If you determine that the problem is with the line and not the cordless telephone, you can use the Verizon Troubleshooter to fix and report issues, as well as to schedule a repair, here is the link:
You can find tools on the Verizon Residential Support page that may help you diagnose your issue:
Thanks for the info. I did try to use the Verizon OnLine Troubleshooter Tool but it kept saying that it could not complete the test and to try again later. I guess the next thing to do is to plug a phone into the NID outside and see what happens.
This is really a common issue. The very first thing is you have to determine if it is insode or outside the house.
This is where the NID comes into play. You have to do the test with a known good phone at the NID when your having the problem.
Inside can be as simple as a damp cobweb in a phone jack. The cobwebs can also be in verizon;s equipment like in a splice box or on a pole. The cob webs get damp, the resistanceis lowered and you get crackling and hum.
With the inside line disconnected, an Ohmmeter can determine if the problem exists inside the house. You do have to assure that all phone are on hook. Resistances less than about 1 meg ohm indicate a parallel path.
Finding the culpret inside the house can be moderately difficult. Since all of the jacks are in parallel, it can be anywhere.
It depends on how the house is wireed: Home run is preferred, but even the telco company didn;t do that in the 1960's.
Noise can also mean a telephone is connected to a DSL modem without a filter. Turn the modem off and see if the noise goes away.
An often overlooked area is the "protectors". Older lines had carbon like blocks installed in the inside of the house.
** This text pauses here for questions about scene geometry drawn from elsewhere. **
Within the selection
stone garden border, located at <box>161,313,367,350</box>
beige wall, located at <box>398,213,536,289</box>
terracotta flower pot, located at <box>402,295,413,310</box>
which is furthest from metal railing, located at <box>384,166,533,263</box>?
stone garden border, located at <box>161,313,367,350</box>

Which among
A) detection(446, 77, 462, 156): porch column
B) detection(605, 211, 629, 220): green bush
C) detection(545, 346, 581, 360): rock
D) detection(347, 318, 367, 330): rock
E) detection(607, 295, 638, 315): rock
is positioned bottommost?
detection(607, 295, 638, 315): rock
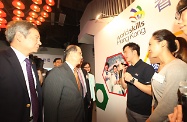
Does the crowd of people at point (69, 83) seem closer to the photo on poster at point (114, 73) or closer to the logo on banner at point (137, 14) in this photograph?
the logo on banner at point (137, 14)

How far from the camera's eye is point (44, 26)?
8195mm

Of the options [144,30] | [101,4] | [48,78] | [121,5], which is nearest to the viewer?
[48,78]

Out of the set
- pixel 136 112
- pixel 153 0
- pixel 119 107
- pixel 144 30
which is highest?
pixel 153 0

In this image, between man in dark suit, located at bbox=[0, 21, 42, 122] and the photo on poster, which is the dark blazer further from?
the photo on poster

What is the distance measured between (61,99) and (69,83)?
0.21 m

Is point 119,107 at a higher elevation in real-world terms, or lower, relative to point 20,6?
lower

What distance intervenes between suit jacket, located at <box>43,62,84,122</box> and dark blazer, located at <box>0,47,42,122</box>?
34 centimetres

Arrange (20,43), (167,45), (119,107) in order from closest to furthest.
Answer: (167,45) → (20,43) → (119,107)

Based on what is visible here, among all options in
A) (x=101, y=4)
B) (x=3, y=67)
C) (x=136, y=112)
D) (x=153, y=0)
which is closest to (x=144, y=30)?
(x=153, y=0)

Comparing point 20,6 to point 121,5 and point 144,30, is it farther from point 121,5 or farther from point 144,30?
point 144,30

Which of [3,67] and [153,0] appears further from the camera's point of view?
[153,0]

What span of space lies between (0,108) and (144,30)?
1997 millimetres

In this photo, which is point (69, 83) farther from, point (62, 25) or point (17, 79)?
point (62, 25)

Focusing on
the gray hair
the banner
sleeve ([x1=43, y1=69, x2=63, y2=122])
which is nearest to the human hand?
the banner
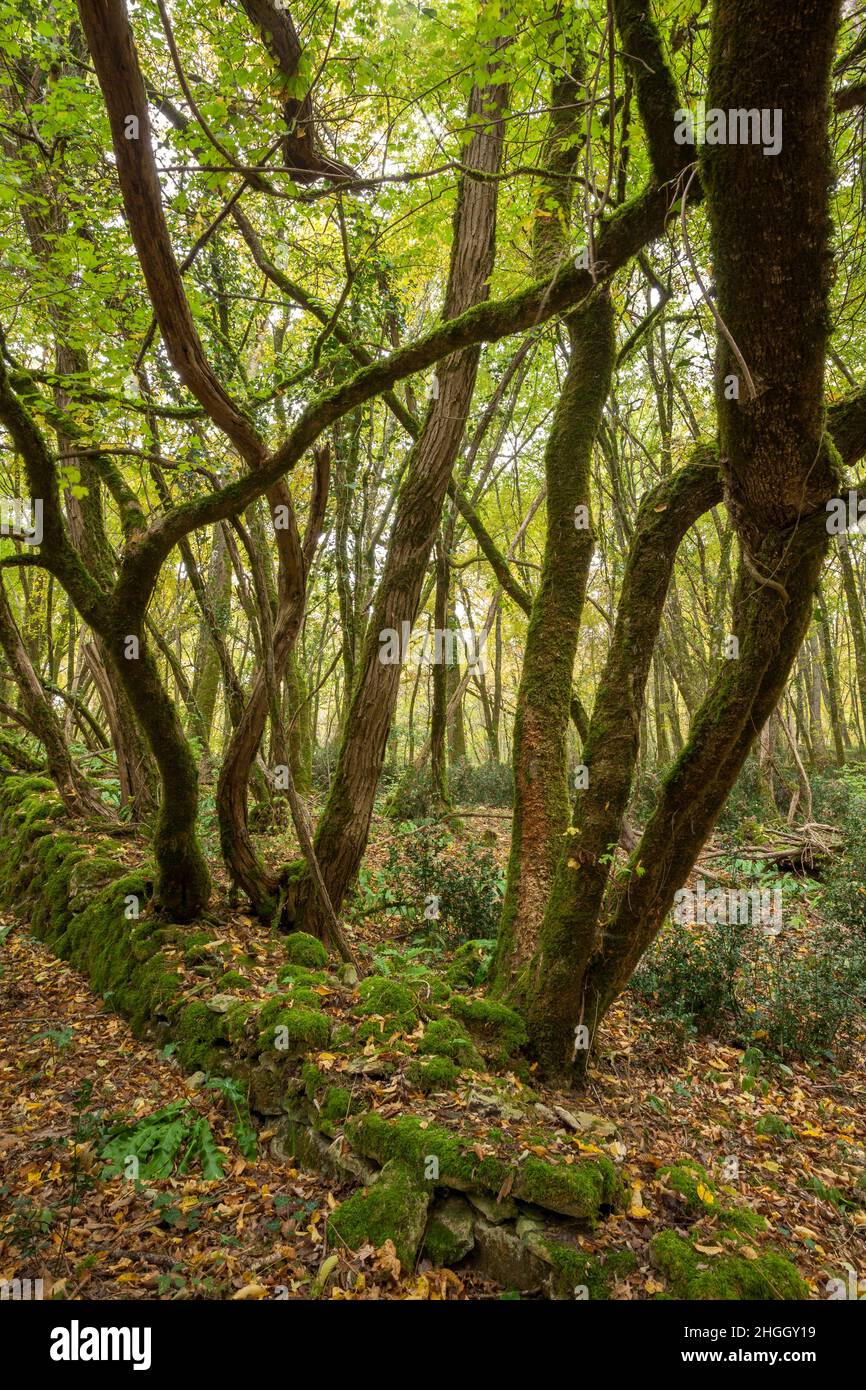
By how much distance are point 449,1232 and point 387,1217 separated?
0.27m

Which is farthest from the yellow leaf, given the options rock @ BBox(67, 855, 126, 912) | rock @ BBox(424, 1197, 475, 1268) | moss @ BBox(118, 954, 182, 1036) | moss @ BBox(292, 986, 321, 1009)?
rock @ BBox(67, 855, 126, 912)

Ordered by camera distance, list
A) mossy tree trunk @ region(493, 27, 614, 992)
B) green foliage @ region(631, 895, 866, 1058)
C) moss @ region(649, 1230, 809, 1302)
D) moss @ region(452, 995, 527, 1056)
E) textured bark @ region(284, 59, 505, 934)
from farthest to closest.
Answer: textured bark @ region(284, 59, 505, 934) → green foliage @ region(631, 895, 866, 1058) → mossy tree trunk @ region(493, 27, 614, 992) → moss @ region(452, 995, 527, 1056) → moss @ region(649, 1230, 809, 1302)

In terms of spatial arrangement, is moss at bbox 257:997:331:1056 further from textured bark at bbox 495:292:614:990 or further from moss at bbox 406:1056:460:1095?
textured bark at bbox 495:292:614:990

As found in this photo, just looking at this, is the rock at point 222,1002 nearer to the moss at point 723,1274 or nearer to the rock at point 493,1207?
the rock at point 493,1207

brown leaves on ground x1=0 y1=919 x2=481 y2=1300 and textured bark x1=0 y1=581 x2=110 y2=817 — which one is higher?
textured bark x1=0 y1=581 x2=110 y2=817

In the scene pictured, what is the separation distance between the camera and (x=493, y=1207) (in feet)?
9.20

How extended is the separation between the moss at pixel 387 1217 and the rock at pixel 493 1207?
219mm

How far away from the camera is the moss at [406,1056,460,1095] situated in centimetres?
345

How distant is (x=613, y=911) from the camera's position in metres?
4.07

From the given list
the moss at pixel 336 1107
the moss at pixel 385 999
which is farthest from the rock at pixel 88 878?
the moss at pixel 336 1107

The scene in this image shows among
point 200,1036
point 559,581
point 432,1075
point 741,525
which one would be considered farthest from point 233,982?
point 741,525

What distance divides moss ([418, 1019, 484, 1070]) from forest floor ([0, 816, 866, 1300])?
109 millimetres

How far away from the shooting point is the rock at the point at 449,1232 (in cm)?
270
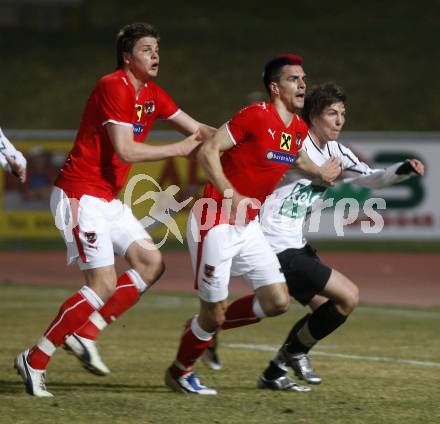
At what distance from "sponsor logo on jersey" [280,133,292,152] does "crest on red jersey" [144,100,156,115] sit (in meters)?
0.96

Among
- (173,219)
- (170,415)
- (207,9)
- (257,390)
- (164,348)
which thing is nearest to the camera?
(170,415)

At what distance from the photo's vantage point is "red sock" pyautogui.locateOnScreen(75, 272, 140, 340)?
7949 mm

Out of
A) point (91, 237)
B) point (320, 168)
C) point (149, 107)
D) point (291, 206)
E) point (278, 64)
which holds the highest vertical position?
point (278, 64)

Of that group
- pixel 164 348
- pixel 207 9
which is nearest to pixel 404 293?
pixel 164 348

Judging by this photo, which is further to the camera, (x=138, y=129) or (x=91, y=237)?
(x=138, y=129)

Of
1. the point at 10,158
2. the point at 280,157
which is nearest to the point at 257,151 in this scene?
the point at 280,157

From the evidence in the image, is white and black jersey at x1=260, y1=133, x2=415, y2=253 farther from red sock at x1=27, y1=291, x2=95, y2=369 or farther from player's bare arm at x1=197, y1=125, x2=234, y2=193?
red sock at x1=27, y1=291, x2=95, y2=369

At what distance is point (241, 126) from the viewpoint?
7727mm

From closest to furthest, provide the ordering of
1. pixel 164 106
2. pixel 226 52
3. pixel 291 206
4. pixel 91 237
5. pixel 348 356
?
pixel 91 237
pixel 164 106
pixel 291 206
pixel 348 356
pixel 226 52

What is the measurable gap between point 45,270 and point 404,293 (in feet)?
20.2

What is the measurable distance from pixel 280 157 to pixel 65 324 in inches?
69.4

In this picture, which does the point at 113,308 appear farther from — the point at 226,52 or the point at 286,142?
the point at 226,52

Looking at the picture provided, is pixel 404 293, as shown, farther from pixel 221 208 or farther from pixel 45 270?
pixel 221 208

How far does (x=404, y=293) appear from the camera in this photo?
1744 centimetres
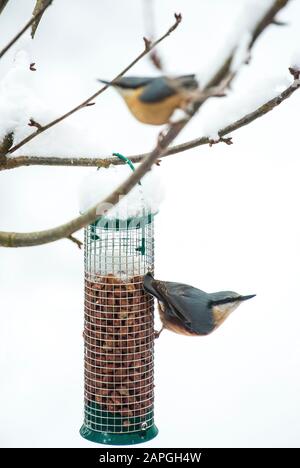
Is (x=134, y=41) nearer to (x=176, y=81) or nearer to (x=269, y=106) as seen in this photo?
(x=269, y=106)

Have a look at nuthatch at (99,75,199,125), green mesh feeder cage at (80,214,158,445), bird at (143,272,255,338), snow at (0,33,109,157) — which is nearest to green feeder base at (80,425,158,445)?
green mesh feeder cage at (80,214,158,445)

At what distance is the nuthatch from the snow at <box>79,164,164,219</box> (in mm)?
831

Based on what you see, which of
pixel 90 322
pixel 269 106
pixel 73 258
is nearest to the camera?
pixel 269 106

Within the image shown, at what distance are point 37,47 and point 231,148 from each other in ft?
5.88

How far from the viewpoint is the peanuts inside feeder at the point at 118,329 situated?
3.17 m

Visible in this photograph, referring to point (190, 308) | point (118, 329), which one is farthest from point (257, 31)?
point (118, 329)

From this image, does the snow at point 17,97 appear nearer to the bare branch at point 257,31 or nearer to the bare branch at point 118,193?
the bare branch at point 118,193

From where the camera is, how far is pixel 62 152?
308 centimetres

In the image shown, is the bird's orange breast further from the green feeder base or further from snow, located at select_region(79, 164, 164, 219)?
the green feeder base

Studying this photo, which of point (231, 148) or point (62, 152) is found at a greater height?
point (231, 148)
Sometimes when NIDS were added, the inside protectors stayed in place. Other times, the inserts were removed.
The NOD generally contains the protectors on the telco side of the box.
A telco jack in a damp basement near the floor is a good suspect.
It can also be a phone.
Thank you so much for your insight. You were the only person to mention spider webs and when I opened up the NID outside my apartment guess what I found? All kinds of spider webs. So, I cleaned all the inside of the NID and my phone line's clarity has improved. I spoke with one of my neighbors 2 units away and she said that she has been experiencing the same thing but with her, if she is online, she says that when the crackling/static gets bad she gets bumped offfline. That has yet to happen to me. My internet connection has not been negatively affected. Just the phone. I only have one phone jack inside my place so troubleshooting my end of the phone line should be fairly simple. If I deduce that the issue lies somewhere outside my apartment what do I do then?